Na fotografiach zobaczymy dzieła człowieka i natury, razem i osobno. Będziemy mieć niecodzienną okazję do porównania symetrii i asymetrii tworów ludzkich i naturalnych oraz obserwowania, jak pięknie potrafią one nie tylko współistnieć, ale i uzupełniać się. Doświadczymy też jednak potrzeby wyznaczania granic. Na niektórych obrazach fotograficznych zobaczymy to, co nietknięte ręką człowieka i co powinno takim pozostać, bez zbędnych ingerencji, ponieważ jest piękne samo w sobie. W ten sposób dzieła Roberta Syty mogą wpisać się w powszechny dziś dyskurs ekologiczny, stać się głosem wzywającym do współistnienia nie polegającego na czynieniu sobie ziemi poddaną, a raczej na uczeniu się od siebie nawzajem.

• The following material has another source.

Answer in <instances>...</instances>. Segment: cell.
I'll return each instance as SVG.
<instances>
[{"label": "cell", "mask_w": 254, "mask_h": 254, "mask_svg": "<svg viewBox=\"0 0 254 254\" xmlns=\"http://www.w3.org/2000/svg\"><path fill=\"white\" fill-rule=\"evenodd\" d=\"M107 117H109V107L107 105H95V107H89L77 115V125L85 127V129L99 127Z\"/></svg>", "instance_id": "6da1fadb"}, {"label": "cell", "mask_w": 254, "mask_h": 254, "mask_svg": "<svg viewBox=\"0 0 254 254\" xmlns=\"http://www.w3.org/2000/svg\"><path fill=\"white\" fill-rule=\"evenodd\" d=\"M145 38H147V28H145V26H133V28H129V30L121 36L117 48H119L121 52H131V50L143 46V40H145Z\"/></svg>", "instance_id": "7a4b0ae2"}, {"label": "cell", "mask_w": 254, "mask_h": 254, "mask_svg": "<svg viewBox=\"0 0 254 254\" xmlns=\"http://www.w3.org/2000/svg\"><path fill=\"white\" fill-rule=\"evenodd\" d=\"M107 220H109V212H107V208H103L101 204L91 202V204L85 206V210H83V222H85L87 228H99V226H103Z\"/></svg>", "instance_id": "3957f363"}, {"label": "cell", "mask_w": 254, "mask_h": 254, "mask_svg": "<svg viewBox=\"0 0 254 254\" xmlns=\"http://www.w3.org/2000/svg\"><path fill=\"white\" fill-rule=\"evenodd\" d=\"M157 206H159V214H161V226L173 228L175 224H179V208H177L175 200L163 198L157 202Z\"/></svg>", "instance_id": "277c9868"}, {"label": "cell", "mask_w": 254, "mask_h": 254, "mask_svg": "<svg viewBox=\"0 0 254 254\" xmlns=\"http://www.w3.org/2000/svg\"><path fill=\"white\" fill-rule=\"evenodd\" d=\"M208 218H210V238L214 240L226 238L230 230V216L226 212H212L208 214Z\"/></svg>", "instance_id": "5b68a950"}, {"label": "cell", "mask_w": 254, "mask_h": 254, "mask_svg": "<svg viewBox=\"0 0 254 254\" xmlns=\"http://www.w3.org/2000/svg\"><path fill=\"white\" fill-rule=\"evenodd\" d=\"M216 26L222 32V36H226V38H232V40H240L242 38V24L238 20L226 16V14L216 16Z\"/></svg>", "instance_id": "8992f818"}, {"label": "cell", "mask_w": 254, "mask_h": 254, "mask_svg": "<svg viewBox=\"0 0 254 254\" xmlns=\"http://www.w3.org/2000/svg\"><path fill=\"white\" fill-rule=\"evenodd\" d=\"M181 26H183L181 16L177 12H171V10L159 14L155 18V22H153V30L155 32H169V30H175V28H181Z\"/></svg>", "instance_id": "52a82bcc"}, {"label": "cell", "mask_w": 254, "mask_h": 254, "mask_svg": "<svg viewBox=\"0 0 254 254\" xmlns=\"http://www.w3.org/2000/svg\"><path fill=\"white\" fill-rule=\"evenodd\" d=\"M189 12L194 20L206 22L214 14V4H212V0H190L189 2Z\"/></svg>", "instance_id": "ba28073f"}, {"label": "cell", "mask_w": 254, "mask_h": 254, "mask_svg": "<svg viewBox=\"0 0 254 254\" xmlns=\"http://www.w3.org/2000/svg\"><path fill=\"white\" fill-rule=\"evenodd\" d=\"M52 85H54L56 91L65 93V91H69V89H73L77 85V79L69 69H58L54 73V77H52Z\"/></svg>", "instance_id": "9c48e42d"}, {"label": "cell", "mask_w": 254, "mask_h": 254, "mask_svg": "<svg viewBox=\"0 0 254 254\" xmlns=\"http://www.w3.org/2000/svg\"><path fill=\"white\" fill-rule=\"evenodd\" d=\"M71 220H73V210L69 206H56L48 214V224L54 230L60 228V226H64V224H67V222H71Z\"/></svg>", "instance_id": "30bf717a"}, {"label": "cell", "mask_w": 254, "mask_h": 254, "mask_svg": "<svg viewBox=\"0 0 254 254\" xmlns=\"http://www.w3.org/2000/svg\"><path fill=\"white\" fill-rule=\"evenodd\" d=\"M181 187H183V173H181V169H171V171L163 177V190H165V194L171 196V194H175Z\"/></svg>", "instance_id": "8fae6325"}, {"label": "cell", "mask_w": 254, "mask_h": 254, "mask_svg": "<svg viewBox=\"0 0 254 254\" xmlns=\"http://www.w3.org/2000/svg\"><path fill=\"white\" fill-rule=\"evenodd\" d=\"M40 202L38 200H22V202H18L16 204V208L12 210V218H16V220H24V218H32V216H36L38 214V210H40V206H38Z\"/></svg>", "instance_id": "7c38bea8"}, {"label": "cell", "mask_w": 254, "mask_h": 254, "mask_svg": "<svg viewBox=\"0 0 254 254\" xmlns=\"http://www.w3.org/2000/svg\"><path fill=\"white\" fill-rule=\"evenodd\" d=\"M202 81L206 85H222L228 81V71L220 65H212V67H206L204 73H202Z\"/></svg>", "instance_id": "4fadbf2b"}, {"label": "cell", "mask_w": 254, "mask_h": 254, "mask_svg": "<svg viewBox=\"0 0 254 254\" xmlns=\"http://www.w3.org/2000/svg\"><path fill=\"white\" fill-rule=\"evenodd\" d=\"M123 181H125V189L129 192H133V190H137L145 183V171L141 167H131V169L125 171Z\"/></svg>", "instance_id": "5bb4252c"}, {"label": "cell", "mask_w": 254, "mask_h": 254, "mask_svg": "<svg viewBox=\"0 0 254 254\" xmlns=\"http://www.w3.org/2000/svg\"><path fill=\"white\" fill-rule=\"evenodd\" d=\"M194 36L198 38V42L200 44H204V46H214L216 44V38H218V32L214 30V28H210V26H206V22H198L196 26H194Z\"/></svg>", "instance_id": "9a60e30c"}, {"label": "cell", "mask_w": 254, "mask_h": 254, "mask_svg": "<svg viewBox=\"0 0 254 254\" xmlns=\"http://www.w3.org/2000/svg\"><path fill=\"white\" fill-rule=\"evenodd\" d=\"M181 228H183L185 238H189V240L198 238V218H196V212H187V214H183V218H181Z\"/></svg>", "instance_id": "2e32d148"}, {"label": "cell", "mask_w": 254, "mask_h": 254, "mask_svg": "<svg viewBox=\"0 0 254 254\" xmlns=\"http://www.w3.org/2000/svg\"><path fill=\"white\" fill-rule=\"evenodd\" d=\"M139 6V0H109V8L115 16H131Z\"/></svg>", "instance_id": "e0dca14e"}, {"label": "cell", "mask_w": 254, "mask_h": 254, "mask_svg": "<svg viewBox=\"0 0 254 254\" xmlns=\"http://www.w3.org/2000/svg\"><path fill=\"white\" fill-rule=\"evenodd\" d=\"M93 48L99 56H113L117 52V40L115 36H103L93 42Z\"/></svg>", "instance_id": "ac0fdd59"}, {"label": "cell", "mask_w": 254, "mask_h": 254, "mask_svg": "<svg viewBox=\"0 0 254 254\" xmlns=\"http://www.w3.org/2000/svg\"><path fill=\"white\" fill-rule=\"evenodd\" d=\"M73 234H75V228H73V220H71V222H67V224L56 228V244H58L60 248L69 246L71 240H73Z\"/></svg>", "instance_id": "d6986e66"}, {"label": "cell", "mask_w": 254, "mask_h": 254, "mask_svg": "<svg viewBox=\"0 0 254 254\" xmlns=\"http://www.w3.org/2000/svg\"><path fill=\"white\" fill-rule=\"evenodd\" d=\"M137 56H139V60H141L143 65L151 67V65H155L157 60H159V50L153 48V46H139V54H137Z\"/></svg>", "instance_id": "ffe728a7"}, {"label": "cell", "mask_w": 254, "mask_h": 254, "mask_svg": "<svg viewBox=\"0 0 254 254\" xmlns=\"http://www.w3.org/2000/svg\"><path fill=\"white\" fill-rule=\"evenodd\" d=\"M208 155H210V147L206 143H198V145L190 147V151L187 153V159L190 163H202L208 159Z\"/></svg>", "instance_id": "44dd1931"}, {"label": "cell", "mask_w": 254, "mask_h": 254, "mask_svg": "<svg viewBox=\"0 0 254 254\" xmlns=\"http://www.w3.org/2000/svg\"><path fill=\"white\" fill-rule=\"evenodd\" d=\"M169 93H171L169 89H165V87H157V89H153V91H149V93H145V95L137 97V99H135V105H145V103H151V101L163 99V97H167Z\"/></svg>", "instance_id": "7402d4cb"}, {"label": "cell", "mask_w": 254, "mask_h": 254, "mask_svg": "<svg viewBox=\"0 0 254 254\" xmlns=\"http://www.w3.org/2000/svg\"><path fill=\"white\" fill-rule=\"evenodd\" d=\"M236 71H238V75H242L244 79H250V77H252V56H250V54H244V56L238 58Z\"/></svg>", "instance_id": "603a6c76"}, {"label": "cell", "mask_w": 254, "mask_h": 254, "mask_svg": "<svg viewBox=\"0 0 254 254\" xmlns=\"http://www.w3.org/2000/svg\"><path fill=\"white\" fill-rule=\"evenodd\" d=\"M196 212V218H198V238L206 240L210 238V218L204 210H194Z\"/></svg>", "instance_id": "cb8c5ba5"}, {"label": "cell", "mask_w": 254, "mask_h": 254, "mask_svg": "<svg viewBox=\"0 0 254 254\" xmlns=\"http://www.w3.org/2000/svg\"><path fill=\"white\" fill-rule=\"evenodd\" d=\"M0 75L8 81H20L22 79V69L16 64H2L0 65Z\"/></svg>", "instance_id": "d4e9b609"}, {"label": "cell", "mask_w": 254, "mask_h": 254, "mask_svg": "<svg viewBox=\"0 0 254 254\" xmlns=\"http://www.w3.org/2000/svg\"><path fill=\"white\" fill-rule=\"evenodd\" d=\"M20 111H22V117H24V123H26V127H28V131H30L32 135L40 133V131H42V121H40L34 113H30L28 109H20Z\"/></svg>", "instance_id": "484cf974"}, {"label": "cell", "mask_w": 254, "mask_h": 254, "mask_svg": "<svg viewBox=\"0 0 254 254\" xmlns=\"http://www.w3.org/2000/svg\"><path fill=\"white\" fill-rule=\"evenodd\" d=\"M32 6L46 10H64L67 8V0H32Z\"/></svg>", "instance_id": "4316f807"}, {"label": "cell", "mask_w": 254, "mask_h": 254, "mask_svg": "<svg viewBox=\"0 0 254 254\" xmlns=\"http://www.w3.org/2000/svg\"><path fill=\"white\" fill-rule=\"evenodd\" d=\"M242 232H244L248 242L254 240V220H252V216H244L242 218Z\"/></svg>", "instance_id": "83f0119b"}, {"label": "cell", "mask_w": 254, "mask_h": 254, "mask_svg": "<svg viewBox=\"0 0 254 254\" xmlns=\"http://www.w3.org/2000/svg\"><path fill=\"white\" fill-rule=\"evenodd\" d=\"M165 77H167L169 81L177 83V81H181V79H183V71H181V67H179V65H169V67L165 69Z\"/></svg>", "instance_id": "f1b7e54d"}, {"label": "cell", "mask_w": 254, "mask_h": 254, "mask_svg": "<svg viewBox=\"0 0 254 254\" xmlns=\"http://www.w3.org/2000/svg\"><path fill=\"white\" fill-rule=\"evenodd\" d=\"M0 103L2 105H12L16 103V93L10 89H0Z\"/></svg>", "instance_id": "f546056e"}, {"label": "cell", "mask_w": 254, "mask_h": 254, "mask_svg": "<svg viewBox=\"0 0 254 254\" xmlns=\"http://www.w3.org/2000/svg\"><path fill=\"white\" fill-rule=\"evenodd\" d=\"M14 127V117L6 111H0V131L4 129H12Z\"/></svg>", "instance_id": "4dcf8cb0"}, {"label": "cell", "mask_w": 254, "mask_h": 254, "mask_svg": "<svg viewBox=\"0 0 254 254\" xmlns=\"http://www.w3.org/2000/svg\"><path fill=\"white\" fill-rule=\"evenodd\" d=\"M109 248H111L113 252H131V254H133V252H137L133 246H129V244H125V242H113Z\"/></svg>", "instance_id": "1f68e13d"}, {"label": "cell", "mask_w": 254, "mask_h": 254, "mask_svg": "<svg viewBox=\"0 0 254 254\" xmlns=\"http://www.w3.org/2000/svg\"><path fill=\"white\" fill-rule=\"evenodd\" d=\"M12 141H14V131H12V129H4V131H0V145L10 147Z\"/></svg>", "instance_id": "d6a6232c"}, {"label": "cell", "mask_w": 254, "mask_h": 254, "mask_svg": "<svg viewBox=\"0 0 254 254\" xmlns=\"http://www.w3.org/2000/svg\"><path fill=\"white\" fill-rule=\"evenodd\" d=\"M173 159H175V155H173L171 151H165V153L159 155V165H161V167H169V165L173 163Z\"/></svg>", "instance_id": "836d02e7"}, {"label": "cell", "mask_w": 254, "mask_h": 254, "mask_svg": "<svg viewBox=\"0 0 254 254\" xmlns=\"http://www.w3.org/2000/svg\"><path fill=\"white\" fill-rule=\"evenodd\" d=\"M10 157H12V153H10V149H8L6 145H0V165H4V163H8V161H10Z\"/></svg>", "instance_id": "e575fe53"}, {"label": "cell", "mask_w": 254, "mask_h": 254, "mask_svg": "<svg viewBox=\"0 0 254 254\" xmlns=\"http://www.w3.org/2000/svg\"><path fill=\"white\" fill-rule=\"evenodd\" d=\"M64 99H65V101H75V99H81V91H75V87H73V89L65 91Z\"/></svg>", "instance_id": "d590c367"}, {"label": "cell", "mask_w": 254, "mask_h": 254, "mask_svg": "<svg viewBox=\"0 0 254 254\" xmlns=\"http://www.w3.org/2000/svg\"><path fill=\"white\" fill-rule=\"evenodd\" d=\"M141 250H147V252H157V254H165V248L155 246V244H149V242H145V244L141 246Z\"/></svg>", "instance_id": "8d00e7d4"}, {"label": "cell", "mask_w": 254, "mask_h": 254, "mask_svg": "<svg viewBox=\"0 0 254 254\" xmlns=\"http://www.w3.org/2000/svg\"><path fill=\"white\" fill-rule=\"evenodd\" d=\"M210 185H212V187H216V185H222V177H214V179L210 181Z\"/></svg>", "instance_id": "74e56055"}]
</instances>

Robert Syta, jako artysta, który poświęcił swoje twórcze życie technikom takim jak rysunek, malarstwo, grafika, jest fotografem, który na zdjęciach uwiecznia malarskość zjawisk, krajobrazów, zabytków, dzieł. Struktury przedstawianych obiektów, niczym pociągnięcia pędzla czy linie ołówka, wysuwają się na pierwszy plan, przyciągają uwagę, pociągają obserwatora. Obraz przedstawiony na fotografii składa się z milionów pikseli, dokładnie tak jak krajobraz składa się z milionów elementów, co nadaje jeszcze głębszy sens relacji między człowiekiem a naturą.
Fotografie zachwycają i upajają, a ich bliższe poznanie daje odbiorcy poczucie bliskości z otaczającym go światem. A przecież, czy nie taka jest między innymi rola fotografii?